The evaluation of the test results is as follows.
Ball corrosion test ○: No change from the initial stage.
(Triangle | delta): The glossiness was lost compared with the initial stage.
X: The surface is rough compared with the initial stage, or there is precipitation or deposits.
Writing test ○: Writing was smooth and good handwriting was shown.
(Triangle | delta): There exists a feeling of being caught at the time of writing, and a slight blur and a line jump are seen in a handwriting.
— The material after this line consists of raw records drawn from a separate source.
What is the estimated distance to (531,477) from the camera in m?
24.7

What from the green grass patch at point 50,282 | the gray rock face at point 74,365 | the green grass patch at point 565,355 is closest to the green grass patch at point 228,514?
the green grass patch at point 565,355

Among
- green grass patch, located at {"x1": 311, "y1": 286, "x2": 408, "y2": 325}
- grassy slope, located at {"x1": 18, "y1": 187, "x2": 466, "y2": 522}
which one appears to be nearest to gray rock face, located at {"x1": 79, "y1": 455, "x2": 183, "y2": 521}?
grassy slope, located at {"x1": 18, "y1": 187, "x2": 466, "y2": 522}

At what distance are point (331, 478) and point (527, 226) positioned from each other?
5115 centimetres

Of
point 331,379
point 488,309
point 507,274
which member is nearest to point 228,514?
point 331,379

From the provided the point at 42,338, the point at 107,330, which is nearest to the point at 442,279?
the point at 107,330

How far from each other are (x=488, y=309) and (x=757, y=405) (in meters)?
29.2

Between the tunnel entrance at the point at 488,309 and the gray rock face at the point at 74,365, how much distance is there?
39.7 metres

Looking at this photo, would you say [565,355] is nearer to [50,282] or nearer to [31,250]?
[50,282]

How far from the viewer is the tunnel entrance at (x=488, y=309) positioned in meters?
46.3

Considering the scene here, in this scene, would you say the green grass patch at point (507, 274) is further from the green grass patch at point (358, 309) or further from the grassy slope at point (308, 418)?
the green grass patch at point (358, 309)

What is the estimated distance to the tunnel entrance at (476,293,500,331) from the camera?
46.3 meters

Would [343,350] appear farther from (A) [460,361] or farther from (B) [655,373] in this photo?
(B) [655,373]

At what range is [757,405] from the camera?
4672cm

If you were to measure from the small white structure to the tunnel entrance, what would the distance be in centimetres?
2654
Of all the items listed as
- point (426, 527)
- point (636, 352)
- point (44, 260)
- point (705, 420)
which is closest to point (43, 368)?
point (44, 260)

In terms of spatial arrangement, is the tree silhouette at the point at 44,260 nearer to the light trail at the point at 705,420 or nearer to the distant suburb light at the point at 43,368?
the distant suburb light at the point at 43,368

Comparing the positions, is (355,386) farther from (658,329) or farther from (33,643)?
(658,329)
X: Written feeling is poor, and many blurs and line jumps are seen in the handwriting, or writing is impossible.

Claims (4)

  A water-based ink composition for ballpoint pens comprising at least a colorant, water, a lubricant, and α-lipoic acid.   The water-based ink composition for ballpoint pens according to claim 1, wherein the α-lipoic acid is added in an amount of 0.05 to 5% by weight based on the total amount of the ink composition.   A ballpoint pen incorporating the water-based ink composition for ballpoint pens according to claim 1 or 2.   4. The ballpoint pen according to claim 3, wherein the ballpoint pen applies a cemented carbide ball made of at least tungsten carbide and a binder to the writing tip.